Interpretive Summary: Pasture fertilization may influence the subsequent corn crop in integrated crop-livestock systems, but few tools exist to assess the likelihood and magnitude of this carryover effect. Our goals were to determine whether a previous pasture with N fertilization could supply adequate N nutrition to a succeeding corn crop and affect its P and K nutrition using the concept of N dilution curve and relationships between N, P, and K in corn shoot biomass. The experiment consisted in a winter grazed pasture followed by a corn crop in summer. Treatments were N fertilization of a black oat (Avena strigosa) winter pasture (0 and 200'kg N ha-1) as main plots and four sidedress N fertilization rates (0, 100, 200, and 300'kg N ha-1) applied to corn as sub-plots in a randomized complete block design with split-plot restriction. The N nutrition index, that is, the ratio of observed shoot N concentrations to critical N concentration determined by a critical N dilution curve, adequately identified situations of deficient N nutrition in corn following a pasture with or without N fertilization. This carryover effect from a winter pasture should therefore be accounted for in N fertilizer recommendations for corn in tropical soils. Corn P nutrition, based on critical P concentrations derived as a function of N concentration, was nearly optimal when no N was applied to the pasture, but it was less than optimal when N was applied. Although no critical K curves have been published, our results confirm that the relationship between shoot K and N concentrations varies with the level of N nutrition as does the relationship between shoot P and N concentrations. Our results confirm that the concept of critical N and P concentrations serves as a useful reference to assess the status of N and P nutrition during corn growth in tropical soils with the potential to improve nutrient management of corn following a pasture in an integrated crop-livestock system.

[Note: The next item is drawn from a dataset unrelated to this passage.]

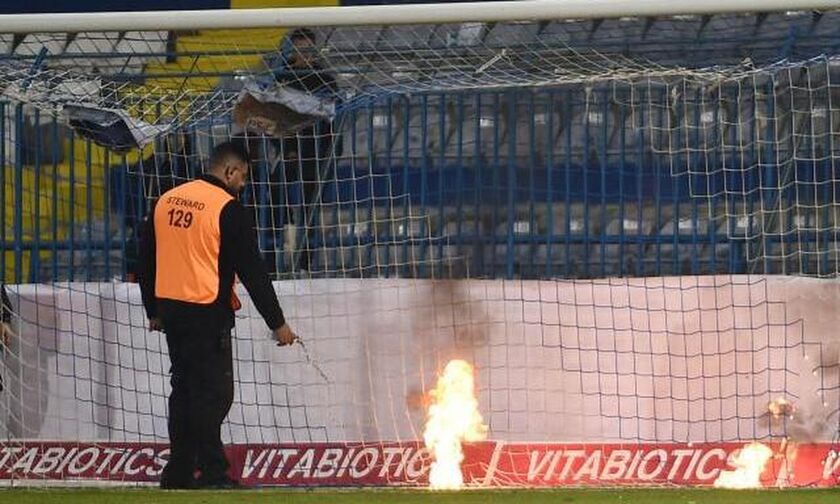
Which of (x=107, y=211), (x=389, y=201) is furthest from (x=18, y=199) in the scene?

Technical Abstract: Pasture fertilization may influence the subsequent corn crop in integrated crop-livestock systems, but few tools exist to assess the likelihood and magnitude of this carryover effect. Our goals were to determine whether a previous pasture with N fertilization could supply adequate N nutrition to a succeeding corn crop and affect its P and K nutrition using the concept of N dilution curve and relationships between N, P, and K in corn shoot biomass. The experiment consisted of a winter grazed pasture followed by a corn crop in summer. Treatments were N fertilization of a black oat (Avena strigosa) winter pasture (0 and 200 kg N/ha) as main plots and four sidedress N fertilization rates (0, 100, 200, and 300 kg N/ha) applied to corn as sub-plots in a randomized complete block design with split-plot restriction. The N nutrition index, that is, the ratio of observed shoot N concentration to critical N concentration determined by a critical N dilution curve, adequately identified situations of deficient N nutrition in corn following pasture with or without N fertilization. This carryover effect from a winter pasture should therefore be accounted for in N fertilizer recommendations for corn in tropical soils. Corn P nutrition, based on critical P concentrations derived as a function of N concentration, was nearly optimal when no N was applied to the pasture, but it was less than optimal when N was applied. Although no critical K curve has been published, our results confirm that the relationship between shoot K and N concentrations varies with the level of N nutrition as does the relationship between shoot P and N concentrations. Our results confirm that the concept of critical N and P concentrations serves as a useful reference to assess the status of N and P nutrition during corn growth in tropical soils with the potential to improve nutrient management of corn following a pasture in an integrated crop-livestock system.